◆ Exercise: Copy the stretch from the line containing "What amount of" through the end of the material, swapping "space" for "room" and changing nothing else.

◆ Data shown:

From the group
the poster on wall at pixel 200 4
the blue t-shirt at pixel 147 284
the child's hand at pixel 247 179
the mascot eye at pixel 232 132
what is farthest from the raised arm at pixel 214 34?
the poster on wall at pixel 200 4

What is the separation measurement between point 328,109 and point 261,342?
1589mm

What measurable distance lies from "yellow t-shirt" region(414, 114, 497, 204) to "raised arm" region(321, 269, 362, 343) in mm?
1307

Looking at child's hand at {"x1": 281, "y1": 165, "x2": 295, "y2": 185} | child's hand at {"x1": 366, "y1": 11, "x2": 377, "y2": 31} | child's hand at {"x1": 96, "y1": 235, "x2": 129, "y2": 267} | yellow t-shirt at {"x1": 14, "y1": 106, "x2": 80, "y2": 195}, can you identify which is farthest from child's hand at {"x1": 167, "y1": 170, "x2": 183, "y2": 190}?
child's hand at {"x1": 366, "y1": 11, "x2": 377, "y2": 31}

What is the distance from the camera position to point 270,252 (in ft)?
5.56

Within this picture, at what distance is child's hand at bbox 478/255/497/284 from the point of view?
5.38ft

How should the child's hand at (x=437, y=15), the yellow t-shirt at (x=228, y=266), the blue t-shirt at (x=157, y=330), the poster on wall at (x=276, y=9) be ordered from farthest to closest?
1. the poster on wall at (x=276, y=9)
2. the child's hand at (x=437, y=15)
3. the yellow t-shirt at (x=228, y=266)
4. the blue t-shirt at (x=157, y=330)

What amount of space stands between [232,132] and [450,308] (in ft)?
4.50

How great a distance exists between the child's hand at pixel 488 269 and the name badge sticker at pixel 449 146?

◆ Output for this exercise:
What amount of room stands between [232,132] and [450,308] (in ft)?
4.50

How great a distance exists between the child's hand at pixel 488 269 and the name badge sticker at pixel 449 146?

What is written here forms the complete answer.